It's been a tough rebuilding season for the Miami Marlins, but help is on the way.
The club is currently in last place in the National League East and has the worst record in the NL. The Houston Astros are the only team in Major League Baseball with a lower winning percentage.
Miami is one of three teams to have used 19 rookies in 2013. The club has trotted out 11 freshman hitters and eight first-year pitchers. Of those 19 players, 10 have received significant playing time. Despite their inexperience, the Marlins front office is building a club with a strong core of young, high-ceiling players. And, even with the significant wave of talent that's already reached the Majors, Miami has more on the way.
The pitching staff stands to be the most significant beneficiary of the talent infusion. The club already has a number of young hurlers that could settle into the starting rotation in 2014, including Jose Fernandez, Tom Koehler, Henderson Alvarez, Jacob Turner and Nate Eovaldi. Four more names could settle into the big league club's starting rotation next season, and the organization has the Toronto Blue Jays to thank for three of the prospects.
None of the names can match the ace-in-the-making ceiling that Fernandez has, but they certainly have the talent necessary to be impact performers in the coming seasons.
Anthony DeSclafani, RHP, Double-A: DeSclafani has a big-time fastball, but an inconsistent college career caused him to slide to the Blue Jays in the sixth round of the 2011 amateur draft. Despite being stuck in the bullpen for much of his collegiate career, the right-hander has thrived as a starter in pro ball.

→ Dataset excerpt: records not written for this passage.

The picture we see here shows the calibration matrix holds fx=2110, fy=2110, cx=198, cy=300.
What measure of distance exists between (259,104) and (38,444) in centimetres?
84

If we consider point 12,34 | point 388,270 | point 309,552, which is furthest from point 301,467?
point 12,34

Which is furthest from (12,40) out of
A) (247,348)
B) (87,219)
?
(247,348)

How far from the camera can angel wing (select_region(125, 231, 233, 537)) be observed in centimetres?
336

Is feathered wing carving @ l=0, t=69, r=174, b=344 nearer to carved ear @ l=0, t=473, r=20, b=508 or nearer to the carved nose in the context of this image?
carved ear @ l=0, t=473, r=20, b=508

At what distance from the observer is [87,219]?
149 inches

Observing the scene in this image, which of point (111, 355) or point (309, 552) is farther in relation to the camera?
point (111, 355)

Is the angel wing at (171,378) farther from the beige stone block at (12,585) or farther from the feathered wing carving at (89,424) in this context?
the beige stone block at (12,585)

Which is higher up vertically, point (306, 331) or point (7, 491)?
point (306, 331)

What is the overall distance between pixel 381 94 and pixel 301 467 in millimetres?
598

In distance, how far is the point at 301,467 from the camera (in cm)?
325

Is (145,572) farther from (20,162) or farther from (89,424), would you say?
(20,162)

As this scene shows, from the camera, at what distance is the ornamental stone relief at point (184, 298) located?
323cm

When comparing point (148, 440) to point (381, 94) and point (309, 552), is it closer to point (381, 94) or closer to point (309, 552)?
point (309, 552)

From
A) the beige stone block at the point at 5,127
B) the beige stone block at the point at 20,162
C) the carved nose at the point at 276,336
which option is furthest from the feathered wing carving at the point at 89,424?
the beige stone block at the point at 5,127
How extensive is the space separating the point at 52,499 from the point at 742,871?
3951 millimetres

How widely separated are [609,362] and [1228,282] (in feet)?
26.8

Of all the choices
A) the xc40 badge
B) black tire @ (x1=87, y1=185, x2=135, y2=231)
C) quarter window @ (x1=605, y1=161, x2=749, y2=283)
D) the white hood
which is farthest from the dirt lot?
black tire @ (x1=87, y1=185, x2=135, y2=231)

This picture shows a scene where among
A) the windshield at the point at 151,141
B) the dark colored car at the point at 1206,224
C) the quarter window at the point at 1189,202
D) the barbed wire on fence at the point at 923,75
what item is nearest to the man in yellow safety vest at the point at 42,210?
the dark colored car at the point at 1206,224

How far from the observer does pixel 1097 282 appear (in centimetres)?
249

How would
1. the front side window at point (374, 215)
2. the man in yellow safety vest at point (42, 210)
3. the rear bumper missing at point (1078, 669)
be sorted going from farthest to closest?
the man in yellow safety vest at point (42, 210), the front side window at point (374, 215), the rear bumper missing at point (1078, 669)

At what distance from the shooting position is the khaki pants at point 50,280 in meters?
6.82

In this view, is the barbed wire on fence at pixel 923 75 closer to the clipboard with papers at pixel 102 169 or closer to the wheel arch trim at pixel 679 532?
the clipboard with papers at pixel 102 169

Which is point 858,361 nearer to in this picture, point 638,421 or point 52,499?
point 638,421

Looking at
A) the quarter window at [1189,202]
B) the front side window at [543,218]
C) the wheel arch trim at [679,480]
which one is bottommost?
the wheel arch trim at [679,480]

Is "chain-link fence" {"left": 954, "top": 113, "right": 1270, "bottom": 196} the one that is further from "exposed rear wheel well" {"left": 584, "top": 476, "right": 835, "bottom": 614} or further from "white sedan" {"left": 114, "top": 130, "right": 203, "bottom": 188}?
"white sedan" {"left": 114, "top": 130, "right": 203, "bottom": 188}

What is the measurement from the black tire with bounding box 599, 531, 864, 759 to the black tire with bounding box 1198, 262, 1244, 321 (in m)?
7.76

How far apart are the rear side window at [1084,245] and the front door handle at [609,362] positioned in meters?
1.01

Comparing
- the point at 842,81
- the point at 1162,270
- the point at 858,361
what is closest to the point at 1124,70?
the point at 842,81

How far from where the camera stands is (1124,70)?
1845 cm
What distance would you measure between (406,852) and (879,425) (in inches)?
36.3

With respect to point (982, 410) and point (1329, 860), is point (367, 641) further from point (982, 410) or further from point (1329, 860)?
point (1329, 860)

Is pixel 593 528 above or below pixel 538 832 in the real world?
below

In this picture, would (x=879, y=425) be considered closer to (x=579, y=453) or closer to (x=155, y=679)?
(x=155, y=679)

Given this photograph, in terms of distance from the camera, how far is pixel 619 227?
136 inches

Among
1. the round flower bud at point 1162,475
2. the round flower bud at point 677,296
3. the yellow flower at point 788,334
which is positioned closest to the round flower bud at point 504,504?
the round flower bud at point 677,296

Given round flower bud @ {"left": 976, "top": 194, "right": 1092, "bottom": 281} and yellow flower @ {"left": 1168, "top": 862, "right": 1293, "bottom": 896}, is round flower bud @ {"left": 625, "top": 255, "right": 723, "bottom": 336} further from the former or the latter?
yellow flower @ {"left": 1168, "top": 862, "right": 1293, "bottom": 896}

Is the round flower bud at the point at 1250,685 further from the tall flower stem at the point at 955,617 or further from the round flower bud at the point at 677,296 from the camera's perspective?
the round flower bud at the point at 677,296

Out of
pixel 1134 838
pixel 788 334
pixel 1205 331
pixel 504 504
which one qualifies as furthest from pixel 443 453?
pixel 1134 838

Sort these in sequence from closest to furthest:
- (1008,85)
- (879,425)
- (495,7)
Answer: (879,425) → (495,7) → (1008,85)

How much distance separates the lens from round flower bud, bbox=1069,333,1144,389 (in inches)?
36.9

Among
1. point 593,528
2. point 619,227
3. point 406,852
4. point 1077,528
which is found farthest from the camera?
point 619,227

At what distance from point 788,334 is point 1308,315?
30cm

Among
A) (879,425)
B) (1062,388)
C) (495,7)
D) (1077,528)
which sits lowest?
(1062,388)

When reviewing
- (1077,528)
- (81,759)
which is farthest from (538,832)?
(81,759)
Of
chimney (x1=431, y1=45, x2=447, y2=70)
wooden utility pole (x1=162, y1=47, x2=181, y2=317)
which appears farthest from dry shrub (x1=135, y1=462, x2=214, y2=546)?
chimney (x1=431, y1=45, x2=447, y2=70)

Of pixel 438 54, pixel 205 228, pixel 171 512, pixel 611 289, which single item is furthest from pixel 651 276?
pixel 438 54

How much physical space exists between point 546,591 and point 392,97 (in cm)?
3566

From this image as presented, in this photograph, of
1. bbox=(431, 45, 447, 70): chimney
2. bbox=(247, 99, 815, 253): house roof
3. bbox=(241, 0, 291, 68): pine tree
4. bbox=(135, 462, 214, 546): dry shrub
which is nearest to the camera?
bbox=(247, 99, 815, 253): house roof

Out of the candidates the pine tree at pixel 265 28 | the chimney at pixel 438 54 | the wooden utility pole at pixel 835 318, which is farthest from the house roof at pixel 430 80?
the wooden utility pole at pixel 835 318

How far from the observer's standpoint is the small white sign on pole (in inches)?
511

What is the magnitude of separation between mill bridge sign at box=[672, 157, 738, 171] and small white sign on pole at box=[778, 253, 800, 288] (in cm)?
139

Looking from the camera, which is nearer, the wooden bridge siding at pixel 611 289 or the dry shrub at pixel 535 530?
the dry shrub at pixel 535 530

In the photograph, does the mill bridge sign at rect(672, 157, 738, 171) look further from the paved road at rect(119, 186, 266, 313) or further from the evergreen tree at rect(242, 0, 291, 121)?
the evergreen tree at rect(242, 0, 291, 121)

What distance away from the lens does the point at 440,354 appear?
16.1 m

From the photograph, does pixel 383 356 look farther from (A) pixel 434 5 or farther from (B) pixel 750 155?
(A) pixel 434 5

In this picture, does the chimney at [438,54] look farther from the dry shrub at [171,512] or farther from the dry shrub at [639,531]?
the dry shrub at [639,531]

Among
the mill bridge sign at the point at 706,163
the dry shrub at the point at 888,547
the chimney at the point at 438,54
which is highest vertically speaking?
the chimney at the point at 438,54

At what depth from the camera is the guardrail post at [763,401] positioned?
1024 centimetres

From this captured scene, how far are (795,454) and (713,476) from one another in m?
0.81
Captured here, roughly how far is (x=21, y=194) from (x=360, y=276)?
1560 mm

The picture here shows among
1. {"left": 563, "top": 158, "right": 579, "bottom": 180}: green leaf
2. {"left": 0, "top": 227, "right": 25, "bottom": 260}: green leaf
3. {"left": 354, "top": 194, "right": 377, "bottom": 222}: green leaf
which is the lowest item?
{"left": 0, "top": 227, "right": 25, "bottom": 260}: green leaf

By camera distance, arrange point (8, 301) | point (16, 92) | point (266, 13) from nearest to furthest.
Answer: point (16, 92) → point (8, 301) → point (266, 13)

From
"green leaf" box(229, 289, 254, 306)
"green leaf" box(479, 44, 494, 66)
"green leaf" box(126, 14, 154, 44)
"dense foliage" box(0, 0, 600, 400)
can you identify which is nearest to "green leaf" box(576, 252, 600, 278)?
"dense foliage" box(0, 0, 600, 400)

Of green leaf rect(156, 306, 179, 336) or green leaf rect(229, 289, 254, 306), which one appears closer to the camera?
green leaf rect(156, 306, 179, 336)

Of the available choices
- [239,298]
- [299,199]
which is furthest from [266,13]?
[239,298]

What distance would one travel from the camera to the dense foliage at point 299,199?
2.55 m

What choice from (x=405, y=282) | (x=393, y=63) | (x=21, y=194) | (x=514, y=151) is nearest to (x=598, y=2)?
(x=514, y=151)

DeSclafani, 23, was one of the lesser-known names in last year's 12-player trade between the Marlins and the Jays. He's pitched extremely well since joining his new organization, playing at two levels in 2013 — High-A and Double-A. The million dollar question, though, is whether or not he can maintain his success as a starter in the upper levels of the minors and into the Majors.
The Marlins' Director of Player Development, Brian Chattin, said he's not surprised by the young hurler's pro success and added that the organization followed his amateur career closely at the University of Florida: "His slider is an above-average pitch at times and should be a consistent weapon for him as he continues to develop," Chattin said. "His changeup is a work in progress but is showing signs of being a usable third pitch. I am confident he can stick as a starter."
Sam Dyson, RHP, Triple-A: The Marlins more or less stole this talented pitcher from the Jays. Toronto added Dyson to the 40-man roster when he was called up to the Majors last season, but he appeared in just two big league games (both out of the bullpen) before being returned to the minor leagues. In the offseason, the club faced a roster crunch and the former fourth round draft pick was claimed off waivers by the Fish.
With his new club, the 25-year-old Dyson was converted back to a starter after spending much of 2012 in the bullpen. Like DeSclafani, he's had a lot of success in his new role. He's spent the majority of the 2013 season in Double-A but has also pitched well in four starts since being promoted to Triple-A.
According to Chattin, Dyson's ultimate role is still open for discussion: "We are encouraged by his overall development and will consider him for both a rotation and bullpen role if his progress continues," said Chattin. "Our primary focus with Sam this year has been to get him consistent work and establish a usable breaking ball… We like the sinker, as well as the changeup, but want a consistent breaking ball that he will throw with confidence. He used a curveball early but has gone to a slider recently."
Andrew Heaney, LHP, Double-A: The club's first round draft pick in 2012, Heaney has been a fast mover. Despite making just six appearances last season, the southpaw has played at two levels this year: High-A and Double-A. His ERA sits at just 1.41 for the year between the two levels.
Chattin said Heaney's success has come from his ability to throw three average to above-average pitches for strikes. He also has a reliable out-pitch in his slider, and simply needs to add polish. "He needs to log some innings so he can learn the lessons this game naturally teaches through experience," he said. "He also needs to control the running game more effectively."
Justin Nicolino, LHP, Double-A: The third and final former Blue Jays farmhand on this list, Nicolino came over to the organization in last offseason's blockbuster deal involving Jose Reyes. In the Jays organization, he was a member of impressive trio of high-ceiling arms that were all drafted out of high school in 2010: Nicolino, Aaron Sanchez and Noah Syndergaard (who was traded to the Mets in the R.A. Dickey deal). The Jays had a plethora of picks that season, and Nicolino was actually the seventh player selected by Toronto despite being nabbed in the second round (80th overall).
Nicolino's success and rise through the system has mirrored Heaney's in 2013. Chattin said the young lefty will see his success continue into the Majors if he trusts his stuff and continues to attack the strike zone. "He is intelligent, pitches with a plan and purpose, throws three pitches for strikes and changes speeds effectively," Chattin explained.